= Jean de Hangest, seigneur d'Yvoy =

Past French military commander

Jean de Hangest, seigneur d'Yvoy, was a Protestant Huguenot military commander during the French Wars of Religion.

For the period between the death of his elder brother, Francois de Hangest Sieur de Genlis & d'Abbecourt, in 1569 and his own death in 1572, texts often refer to Jean as simply Genlis, as he assumed his brother’s title. Confusingly, many texts use the name Genlis for the actions of first François and then Jean, without distinction.
A member of the Protestant Huguenot party, he became a principal lieutenant of Admiral de Coligny.
In 1562 defended town of Bourges for 20 days.
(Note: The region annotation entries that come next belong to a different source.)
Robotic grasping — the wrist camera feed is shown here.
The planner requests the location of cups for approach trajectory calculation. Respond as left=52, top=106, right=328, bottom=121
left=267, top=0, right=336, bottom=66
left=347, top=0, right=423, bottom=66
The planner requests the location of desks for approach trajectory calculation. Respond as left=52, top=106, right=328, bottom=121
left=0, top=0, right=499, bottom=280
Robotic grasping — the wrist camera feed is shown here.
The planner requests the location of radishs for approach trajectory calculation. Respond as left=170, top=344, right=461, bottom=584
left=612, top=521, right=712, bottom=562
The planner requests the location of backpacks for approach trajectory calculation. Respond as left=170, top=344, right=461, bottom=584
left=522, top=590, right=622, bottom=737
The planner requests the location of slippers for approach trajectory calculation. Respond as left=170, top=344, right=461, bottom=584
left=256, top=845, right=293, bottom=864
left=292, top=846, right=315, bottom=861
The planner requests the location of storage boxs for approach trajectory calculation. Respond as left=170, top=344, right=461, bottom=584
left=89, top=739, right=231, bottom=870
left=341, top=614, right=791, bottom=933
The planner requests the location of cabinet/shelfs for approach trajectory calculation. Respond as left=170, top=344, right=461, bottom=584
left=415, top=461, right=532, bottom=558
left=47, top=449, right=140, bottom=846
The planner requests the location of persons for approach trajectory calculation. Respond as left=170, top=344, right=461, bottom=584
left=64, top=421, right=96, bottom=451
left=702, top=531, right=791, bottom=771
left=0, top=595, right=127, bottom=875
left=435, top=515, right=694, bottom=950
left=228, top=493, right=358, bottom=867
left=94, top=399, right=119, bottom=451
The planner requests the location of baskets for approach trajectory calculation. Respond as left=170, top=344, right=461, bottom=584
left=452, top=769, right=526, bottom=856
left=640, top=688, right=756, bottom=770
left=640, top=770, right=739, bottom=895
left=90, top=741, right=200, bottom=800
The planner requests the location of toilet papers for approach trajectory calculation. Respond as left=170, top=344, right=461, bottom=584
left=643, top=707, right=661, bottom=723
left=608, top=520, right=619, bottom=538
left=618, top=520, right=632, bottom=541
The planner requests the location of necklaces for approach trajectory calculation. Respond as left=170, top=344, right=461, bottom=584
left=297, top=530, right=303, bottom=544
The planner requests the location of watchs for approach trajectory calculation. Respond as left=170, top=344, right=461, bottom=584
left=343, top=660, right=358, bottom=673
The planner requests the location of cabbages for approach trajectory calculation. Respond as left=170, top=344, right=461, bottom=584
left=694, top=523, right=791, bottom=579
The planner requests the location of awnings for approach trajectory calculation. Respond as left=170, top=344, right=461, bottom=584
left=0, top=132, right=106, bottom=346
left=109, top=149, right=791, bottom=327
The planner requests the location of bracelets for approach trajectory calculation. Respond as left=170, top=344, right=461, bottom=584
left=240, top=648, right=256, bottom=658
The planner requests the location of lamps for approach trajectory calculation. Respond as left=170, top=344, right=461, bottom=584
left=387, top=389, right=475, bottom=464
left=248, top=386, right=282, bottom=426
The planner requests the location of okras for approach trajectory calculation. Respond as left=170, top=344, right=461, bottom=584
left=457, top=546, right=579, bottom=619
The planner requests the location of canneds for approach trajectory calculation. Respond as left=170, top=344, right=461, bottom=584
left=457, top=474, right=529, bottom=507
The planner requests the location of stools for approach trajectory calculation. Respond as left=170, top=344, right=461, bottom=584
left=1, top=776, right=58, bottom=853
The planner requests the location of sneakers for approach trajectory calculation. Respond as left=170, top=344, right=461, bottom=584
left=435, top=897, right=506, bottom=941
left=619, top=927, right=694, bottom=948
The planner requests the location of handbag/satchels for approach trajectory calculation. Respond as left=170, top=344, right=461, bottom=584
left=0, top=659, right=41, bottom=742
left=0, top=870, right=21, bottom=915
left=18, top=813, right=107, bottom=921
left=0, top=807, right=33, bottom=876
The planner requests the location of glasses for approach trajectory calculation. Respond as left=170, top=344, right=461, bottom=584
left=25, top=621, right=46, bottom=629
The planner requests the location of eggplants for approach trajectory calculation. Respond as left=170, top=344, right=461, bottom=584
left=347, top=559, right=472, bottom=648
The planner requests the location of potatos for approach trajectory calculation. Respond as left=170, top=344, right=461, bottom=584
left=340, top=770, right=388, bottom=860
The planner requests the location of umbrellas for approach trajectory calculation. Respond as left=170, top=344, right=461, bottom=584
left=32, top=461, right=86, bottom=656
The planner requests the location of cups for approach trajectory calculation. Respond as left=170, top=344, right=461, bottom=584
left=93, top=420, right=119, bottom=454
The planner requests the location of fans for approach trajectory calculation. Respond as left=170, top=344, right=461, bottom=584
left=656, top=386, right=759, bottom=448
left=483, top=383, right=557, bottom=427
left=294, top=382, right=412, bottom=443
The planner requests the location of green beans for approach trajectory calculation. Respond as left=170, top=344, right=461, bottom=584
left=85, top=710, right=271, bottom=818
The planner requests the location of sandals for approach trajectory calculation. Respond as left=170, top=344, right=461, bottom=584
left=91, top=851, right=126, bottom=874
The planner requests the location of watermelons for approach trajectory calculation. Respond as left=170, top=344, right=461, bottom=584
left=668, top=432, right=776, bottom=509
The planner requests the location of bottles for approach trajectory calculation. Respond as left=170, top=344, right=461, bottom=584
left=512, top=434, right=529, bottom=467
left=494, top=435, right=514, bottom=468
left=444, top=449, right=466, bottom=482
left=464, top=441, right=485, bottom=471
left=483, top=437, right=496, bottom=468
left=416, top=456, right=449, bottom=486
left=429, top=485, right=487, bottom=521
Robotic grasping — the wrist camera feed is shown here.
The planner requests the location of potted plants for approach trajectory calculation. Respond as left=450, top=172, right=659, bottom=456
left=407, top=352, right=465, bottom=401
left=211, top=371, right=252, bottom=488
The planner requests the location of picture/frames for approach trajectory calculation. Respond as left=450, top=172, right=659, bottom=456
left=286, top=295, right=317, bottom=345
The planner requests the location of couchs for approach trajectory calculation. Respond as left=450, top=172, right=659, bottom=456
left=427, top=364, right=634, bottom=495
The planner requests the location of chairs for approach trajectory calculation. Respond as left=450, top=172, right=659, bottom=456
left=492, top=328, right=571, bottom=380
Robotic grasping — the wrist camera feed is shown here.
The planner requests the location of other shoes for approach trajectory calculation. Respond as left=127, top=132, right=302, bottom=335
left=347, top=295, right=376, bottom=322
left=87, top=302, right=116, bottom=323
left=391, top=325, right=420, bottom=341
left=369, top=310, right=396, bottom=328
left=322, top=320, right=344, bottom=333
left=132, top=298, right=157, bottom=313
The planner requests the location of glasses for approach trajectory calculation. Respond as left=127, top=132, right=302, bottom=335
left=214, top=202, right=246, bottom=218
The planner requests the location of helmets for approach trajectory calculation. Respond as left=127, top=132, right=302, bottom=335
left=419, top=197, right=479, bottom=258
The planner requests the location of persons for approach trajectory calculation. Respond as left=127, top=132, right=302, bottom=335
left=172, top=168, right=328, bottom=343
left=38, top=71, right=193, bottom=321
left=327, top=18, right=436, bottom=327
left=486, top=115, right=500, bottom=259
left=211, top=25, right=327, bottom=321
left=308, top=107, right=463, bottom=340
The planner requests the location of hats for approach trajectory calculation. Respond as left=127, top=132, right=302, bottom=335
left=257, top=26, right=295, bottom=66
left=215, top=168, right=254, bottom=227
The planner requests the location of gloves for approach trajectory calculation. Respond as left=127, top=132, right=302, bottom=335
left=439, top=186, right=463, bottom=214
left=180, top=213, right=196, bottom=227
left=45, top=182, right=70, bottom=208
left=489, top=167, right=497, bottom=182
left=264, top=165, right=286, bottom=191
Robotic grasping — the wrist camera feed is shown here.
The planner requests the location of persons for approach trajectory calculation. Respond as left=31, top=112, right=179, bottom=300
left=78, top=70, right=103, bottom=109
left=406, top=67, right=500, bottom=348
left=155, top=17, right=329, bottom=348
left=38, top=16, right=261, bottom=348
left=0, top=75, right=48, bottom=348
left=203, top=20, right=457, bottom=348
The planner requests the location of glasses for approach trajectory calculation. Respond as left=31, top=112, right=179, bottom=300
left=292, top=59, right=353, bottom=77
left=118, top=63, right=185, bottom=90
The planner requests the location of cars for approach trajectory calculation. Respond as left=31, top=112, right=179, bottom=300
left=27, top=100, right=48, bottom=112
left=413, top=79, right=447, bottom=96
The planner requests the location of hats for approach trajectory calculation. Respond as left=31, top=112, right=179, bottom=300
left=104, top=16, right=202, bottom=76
However, the town was lost, causing the Prince Conde to lack confidence in both Jean and his brother François.
In 1570, Jean took Valenciennes for the Huguenots.

Encouraged by the King of France, Charles IX, to take the Protestant fight to the Netherlands, in 1572, Jean took 7,000 men to relieve the Spanish Siege of Mons, where he was taken captive, moved to Antwerp, and there he was strangled in his bed (11 July 1572).

As the family was heavily in debt, and they had to sell the lands and title Genlis to Pierre Brûlart.